The Cleveland Clinic has observed that most people who will undergo a liver transplant because of decompensated cirrhosis might live 5 years or more.

How is alcoholic liver cirrhosis treated?

Some forms of cirrhosis can be reversed with the right treatment combination. And some cannot be reversed. Those that can’t be reversed can be slowed in the rate at which they progress. Symptoms can also be improved.

The first goal of treatment is to see how to help the person stop drinking alcohol and become sober. Trying to quit drinking without the help of professionals can cause the person to develop grave consequences.
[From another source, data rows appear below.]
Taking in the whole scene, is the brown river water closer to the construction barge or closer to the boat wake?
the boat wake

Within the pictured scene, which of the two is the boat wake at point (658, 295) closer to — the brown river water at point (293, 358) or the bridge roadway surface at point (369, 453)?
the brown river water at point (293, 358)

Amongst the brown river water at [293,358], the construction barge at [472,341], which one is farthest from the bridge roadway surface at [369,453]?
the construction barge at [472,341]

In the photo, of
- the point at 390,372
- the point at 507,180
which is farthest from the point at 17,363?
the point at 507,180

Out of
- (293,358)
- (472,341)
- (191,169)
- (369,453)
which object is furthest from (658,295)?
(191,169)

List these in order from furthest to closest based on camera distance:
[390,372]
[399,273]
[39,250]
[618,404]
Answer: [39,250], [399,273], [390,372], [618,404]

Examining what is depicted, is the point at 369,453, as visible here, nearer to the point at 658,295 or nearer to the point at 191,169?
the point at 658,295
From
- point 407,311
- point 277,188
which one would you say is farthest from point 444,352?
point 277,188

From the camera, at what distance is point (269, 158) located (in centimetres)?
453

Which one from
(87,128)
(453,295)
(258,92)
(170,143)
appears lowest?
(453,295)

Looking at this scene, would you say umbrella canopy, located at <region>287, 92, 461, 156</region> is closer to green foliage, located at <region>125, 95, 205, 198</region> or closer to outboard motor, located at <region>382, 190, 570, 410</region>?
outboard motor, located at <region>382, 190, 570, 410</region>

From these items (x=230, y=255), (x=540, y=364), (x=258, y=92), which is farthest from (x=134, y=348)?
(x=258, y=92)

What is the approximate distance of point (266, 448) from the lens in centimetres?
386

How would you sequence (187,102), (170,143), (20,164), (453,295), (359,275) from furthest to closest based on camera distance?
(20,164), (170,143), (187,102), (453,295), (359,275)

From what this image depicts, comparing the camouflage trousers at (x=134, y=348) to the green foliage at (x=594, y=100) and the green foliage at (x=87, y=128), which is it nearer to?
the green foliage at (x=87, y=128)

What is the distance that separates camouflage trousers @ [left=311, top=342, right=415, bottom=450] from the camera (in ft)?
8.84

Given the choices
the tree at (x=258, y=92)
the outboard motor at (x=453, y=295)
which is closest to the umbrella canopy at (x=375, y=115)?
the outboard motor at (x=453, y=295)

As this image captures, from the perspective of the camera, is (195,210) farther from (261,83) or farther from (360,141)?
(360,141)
Other treatments can include:

  • Medications: i.e. insulin, corticosteroids, S-adenosyl-L-methionine (SAMe), calcium channel blockers, and antioxidant supplements
  • Nutritional counseling – alcohol abuse mostly goes with malnutrition.
  • Extra protein to reduce the chances of developing brain disease
  • Liver transplant that will be when the person has become sober. This can take about 6 months or thereabout after which a liver transplant will be considered.

Outlook on Alcoholic Liver Cirrhosis

Your overall health and the degree of complications developed will determine the general outlook.